■ TASK INSTRUCTIONS: Reproduce the lines below from the one that contains "Based on the picture, is" through the end, inclusive, and add nothing.

■ MATERIAL SHOWN:
------------------------
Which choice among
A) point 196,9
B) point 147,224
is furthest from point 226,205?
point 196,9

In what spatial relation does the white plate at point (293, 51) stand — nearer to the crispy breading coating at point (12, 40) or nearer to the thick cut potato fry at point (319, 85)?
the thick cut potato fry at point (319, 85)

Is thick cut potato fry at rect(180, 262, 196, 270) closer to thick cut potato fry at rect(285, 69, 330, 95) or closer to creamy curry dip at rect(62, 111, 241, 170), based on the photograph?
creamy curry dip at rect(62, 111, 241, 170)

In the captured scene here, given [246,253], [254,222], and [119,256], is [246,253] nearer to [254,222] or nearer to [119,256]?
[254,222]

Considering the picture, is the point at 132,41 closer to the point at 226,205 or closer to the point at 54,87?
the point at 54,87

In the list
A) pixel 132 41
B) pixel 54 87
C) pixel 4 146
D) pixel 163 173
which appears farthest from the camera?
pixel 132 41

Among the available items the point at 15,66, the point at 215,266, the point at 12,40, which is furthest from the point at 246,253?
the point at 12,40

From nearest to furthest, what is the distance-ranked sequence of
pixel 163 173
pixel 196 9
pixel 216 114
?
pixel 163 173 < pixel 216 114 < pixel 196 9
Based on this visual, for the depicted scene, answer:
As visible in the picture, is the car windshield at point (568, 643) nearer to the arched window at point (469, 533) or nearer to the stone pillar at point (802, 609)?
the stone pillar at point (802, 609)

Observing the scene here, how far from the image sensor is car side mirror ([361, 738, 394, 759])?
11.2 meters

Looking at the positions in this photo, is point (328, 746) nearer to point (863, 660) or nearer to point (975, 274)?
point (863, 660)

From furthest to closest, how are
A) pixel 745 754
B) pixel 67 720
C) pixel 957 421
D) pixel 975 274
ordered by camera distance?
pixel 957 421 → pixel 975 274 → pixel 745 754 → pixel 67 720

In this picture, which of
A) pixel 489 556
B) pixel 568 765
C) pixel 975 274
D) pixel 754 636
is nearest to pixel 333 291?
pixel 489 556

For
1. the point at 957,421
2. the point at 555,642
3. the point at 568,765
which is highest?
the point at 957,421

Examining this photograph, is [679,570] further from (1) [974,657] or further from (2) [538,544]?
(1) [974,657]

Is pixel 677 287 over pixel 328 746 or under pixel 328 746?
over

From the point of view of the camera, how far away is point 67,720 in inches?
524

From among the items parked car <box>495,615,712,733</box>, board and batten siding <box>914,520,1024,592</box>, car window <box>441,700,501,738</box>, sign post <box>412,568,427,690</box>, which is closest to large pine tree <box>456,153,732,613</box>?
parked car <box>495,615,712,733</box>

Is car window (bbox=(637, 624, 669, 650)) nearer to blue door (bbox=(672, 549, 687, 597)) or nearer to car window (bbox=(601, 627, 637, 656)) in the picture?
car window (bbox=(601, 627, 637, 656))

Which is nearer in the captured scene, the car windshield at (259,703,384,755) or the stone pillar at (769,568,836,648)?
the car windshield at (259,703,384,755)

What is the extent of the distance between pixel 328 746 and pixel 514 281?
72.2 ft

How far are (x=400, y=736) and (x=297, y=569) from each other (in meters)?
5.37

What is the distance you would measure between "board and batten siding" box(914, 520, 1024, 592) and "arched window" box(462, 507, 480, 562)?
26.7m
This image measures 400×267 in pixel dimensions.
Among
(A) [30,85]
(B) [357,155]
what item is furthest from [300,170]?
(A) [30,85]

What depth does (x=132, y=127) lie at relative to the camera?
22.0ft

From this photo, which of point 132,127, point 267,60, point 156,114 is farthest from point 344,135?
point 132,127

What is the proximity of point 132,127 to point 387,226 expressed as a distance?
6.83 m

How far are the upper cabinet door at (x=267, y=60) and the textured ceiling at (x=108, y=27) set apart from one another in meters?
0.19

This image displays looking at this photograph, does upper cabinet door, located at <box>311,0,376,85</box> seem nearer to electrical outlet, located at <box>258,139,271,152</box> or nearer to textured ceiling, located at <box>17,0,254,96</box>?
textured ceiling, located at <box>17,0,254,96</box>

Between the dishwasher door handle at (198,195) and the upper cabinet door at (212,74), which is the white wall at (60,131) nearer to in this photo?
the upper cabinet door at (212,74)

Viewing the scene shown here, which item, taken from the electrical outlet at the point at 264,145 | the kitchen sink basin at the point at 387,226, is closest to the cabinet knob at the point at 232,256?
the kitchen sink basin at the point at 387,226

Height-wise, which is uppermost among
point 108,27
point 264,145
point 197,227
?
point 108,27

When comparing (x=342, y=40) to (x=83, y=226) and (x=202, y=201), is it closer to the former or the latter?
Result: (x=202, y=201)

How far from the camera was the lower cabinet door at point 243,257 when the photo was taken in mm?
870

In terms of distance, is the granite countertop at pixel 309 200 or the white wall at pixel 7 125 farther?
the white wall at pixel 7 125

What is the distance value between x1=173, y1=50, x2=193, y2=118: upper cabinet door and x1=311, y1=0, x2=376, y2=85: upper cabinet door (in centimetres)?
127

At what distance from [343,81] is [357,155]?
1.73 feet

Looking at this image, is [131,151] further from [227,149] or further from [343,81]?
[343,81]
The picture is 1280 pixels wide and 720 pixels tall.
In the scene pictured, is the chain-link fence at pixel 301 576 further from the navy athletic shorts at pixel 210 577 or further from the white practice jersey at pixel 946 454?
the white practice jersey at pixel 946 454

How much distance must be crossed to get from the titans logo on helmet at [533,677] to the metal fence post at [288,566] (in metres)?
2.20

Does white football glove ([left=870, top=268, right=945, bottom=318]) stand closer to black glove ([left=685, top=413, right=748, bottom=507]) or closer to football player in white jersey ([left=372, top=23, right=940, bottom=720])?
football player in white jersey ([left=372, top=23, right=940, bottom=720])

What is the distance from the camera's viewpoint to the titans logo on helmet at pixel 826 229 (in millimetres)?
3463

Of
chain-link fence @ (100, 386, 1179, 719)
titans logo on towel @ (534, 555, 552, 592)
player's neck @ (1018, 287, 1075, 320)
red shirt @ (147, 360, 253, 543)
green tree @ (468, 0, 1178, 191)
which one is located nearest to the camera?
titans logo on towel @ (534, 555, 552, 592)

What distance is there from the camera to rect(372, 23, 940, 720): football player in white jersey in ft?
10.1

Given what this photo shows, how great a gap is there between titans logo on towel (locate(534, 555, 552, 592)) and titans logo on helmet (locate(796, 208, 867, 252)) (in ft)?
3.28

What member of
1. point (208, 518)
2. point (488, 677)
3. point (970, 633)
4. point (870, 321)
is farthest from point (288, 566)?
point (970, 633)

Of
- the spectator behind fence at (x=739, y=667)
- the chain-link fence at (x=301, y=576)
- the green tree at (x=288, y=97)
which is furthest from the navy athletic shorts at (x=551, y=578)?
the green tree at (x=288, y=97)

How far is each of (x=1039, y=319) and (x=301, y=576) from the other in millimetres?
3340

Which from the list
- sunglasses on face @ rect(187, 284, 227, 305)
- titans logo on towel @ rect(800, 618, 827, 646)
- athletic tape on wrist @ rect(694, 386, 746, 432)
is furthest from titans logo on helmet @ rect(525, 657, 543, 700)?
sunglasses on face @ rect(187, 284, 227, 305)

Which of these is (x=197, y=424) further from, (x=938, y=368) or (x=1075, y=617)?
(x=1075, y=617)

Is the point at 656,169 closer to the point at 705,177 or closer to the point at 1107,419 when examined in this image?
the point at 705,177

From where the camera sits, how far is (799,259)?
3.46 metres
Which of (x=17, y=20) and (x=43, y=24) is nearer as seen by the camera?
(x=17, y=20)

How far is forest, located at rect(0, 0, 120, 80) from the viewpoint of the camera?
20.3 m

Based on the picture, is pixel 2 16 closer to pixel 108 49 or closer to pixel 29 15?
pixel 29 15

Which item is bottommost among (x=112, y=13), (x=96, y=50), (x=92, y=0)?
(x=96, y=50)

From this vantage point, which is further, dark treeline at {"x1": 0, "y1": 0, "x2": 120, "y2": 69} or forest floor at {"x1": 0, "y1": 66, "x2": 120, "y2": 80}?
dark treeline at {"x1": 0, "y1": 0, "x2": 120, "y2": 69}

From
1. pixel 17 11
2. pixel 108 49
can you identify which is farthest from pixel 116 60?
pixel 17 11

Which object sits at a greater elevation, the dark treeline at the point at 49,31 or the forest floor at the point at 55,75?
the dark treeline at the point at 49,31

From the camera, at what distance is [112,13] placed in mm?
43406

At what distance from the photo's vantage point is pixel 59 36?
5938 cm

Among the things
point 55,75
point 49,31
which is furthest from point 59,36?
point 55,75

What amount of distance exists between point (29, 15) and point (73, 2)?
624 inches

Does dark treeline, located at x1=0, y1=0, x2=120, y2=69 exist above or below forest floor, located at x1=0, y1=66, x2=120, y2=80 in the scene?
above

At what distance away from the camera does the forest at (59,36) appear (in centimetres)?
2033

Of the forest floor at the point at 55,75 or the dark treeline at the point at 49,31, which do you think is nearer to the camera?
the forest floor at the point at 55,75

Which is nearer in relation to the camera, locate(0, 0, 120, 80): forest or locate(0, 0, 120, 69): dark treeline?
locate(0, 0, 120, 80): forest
------------------------
■ RESULT OF THE EXERCISE:
Based on the picture, is pixel 2 16 closer to pixel 108 49 or closer to pixel 29 15?
pixel 29 15

Which item is bottommost among (x=112, y=13), (x=96, y=50), (x=92, y=0)?
(x=96, y=50)

From this vantage point, which is further, dark treeline at {"x1": 0, "y1": 0, "x2": 120, "y2": 69} or forest floor at {"x1": 0, "y1": 66, "x2": 120, "y2": 80}?
dark treeline at {"x1": 0, "y1": 0, "x2": 120, "y2": 69}

From
1. pixel 17 11
2. pixel 108 49
can you identify which is farthest from pixel 116 60?
pixel 17 11

Which object sits at a greater elevation, the dark treeline at the point at 49,31 or the forest floor at the point at 55,75?
the dark treeline at the point at 49,31

From the camera, at what distance is [112,13] placed in mm?
43406

At what distance from the photo's vantage point is pixel 59 36?
5938 cm

Among the things
point 55,75
point 49,31
which is furthest from point 59,36?
point 55,75

What amount of distance exists between point (29, 15) and point (73, 2)?
624 inches

Does dark treeline, located at x1=0, y1=0, x2=120, y2=69 exist above or below forest floor, located at x1=0, y1=66, x2=120, y2=80 in the scene?
above

At what distance away from the camera does the forest at (59,36) appear (in centimetres)?
2033

Of the forest floor at the point at 55,75 or the dark treeline at the point at 49,31, which do you think is nearer to the camera?
the forest floor at the point at 55,75

Which is nearer in relation to the camera, locate(0, 0, 120, 80): forest or locate(0, 0, 120, 69): dark treeline?
locate(0, 0, 120, 80): forest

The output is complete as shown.